== RECORDS PROVIDED

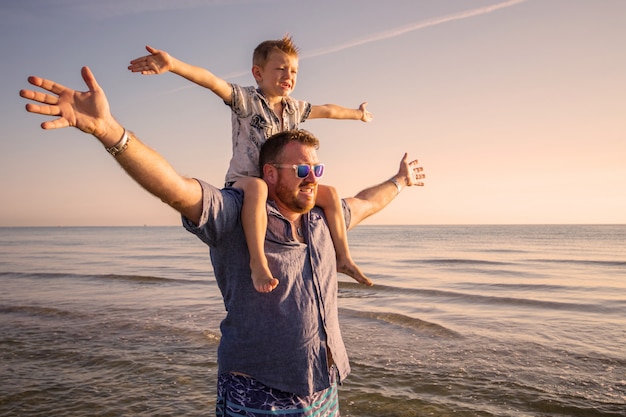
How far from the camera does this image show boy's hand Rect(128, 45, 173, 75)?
3168mm

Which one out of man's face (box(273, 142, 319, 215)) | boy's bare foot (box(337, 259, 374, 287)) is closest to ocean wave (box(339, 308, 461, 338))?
boy's bare foot (box(337, 259, 374, 287))

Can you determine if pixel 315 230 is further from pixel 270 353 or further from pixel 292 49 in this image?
pixel 292 49

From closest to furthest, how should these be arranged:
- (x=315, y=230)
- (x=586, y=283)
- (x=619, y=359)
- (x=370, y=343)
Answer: (x=315, y=230)
(x=619, y=359)
(x=370, y=343)
(x=586, y=283)

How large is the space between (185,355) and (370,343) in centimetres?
315

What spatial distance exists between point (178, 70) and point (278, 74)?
1022 mm

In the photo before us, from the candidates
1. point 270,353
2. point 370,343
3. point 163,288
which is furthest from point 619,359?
point 163,288

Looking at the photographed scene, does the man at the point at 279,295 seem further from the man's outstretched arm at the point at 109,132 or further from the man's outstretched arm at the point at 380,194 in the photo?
the man's outstretched arm at the point at 380,194

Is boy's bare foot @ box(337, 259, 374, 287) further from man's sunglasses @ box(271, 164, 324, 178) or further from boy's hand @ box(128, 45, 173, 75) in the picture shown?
boy's hand @ box(128, 45, 173, 75)

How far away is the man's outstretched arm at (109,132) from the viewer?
2.02 m

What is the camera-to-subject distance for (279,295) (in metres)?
2.88

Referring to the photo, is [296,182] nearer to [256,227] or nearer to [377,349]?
[256,227]

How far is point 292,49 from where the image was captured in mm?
4379

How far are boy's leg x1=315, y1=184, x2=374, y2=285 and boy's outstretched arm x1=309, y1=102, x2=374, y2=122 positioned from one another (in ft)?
4.46

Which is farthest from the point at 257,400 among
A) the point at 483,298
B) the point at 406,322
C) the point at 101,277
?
the point at 101,277
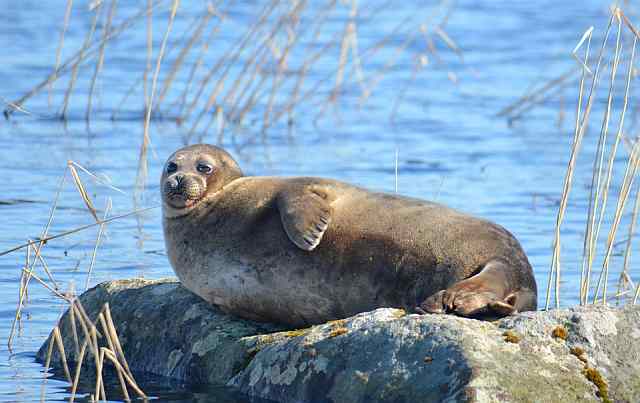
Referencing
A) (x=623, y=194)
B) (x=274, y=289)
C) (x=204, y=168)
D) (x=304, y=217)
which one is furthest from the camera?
(x=623, y=194)

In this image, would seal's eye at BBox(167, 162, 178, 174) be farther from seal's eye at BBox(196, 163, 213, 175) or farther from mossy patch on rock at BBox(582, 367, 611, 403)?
mossy patch on rock at BBox(582, 367, 611, 403)

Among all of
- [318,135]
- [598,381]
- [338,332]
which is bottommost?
[318,135]

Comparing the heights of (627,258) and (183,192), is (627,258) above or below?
below

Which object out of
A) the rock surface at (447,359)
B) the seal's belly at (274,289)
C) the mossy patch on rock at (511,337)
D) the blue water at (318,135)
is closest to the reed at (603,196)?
the blue water at (318,135)

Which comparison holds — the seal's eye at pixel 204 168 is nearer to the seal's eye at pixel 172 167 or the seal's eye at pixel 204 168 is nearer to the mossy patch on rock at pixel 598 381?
the seal's eye at pixel 172 167

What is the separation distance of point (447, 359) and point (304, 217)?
1.29m

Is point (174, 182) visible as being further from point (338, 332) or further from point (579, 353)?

====

GOAL:
Leave every image out, and retype the material exactly.

RESULT FOR THIS EXERCISE:
How far from the camera does this image show boy's hand Rect(128, 45, 173, 75)?
3168mm

Which one out of man's face (box(273, 142, 319, 215)) | boy's bare foot (box(337, 259, 374, 287)) is closest to ocean wave (box(339, 308, 461, 338))?
boy's bare foot (box(337, 259, 374, 287))

Can you determine if pixel 315 230 is further from pixel 270 353 or further from pixel 292 49 in this image?
pixel 292 49

From closest to furthest, how should these be arranged:
- (x=315, y=230)
- (x=586, y=283)
- (x=619, y=359)
- (x=370, y=343)
Answer: (x=315, y=230)
(x=619, y=359)
(x=370, y=343)
(x=586, y=283)

How large is the space between (185,355) and (370,343) in centimetres?
315

What spatial distance exists between point (178, 70) and point (278, 74)?
1022 mm

In the photo before us, from the candidates
1. point 270,353
2. point 370,343
3. point 163,288
which is furthest from point 619,359?
point 163,288

Looking at the photographed scene, does the man at the point at 279,295 seem further from the man's outstretched arm at the point at 109,132 or further from the man's outstretched arm at the point at 380,194 in the photo?
the man's outstretched arm at the point at 380,194

Is boy's bare foot @ box(337, 259, 374, 287) further from man's sunglasses @ box(271, 164, 324, 178) or further from boy's hand @ box(128, 45, 173, 75) in the picture shown?
boy's hand @ box(128, 45, 173, 75)

How far away is the man's outstretched arm at (109,132) from the viewer?
2.02 m

What is the camera-to-subject distance for (279,295) (in metres)?
2.88

Referring to the photo, is [296,182] nearer to [256,227] or nearer to [377,349]?
[256,227]

How far is point 292,49 from where the image was captured in mm?
4379

How far are boy's leg x1=315, y1=184, x2=374, y2=285 and boy's outstretched arm x1=309, y1=102, x2=374, y2=122 positioned from one another (in ft)?
4.46

Which is farthest from the point at 257,400 among
A) the point at 483,298
B) the point at 406,322
C) the point at 101,277
?
the point at 101,277
Referencing
A) (x=623, y=194)
B) (x=274, y=289)
C) (x=204, y=168)
D) (x=304, y=217)
which one is furthest from the camera?
(x=623, y=194)

In this image, would seal's eye at BBox(167, 162, 178, 174) be farther from seal's eye at BBox(196, 163, 213, 175) or farther from mossy patch on rock at BBox(582, 367, 611, 403)?
mossy patch on rock at BBox(582, 367, 611, 403)

Among all of
- [318,135]
- [598,381]
- [338,332]
which is bottommost?
[318,135]

Comparing the heights of (627,258) and (183,192), is (627,258) above or below?
below

Which object out of
A) the rock surface at (447,359)
B) the seal's belly at (274,289)
C) the mossy patch on rock at (511,337)
D) the blue water at (318,135)
is closest to the reed at (603,196)?
the blue water at (318,135)

Which comparison holds — the seal's eye at pixel 204 168 is nearer to the seal's eye at pixel 172 167 or the seal's eye at pixel 204 168 is nearer to the mossy patch on rock at pixel 598 381?
the seal's eye at pixel 172 167

What is the separation distance of point (447, 359) and point (304, 217)?
1.29m

Is point (174, 182) visible as being further from point (338, 332) or further from point (579, 353)?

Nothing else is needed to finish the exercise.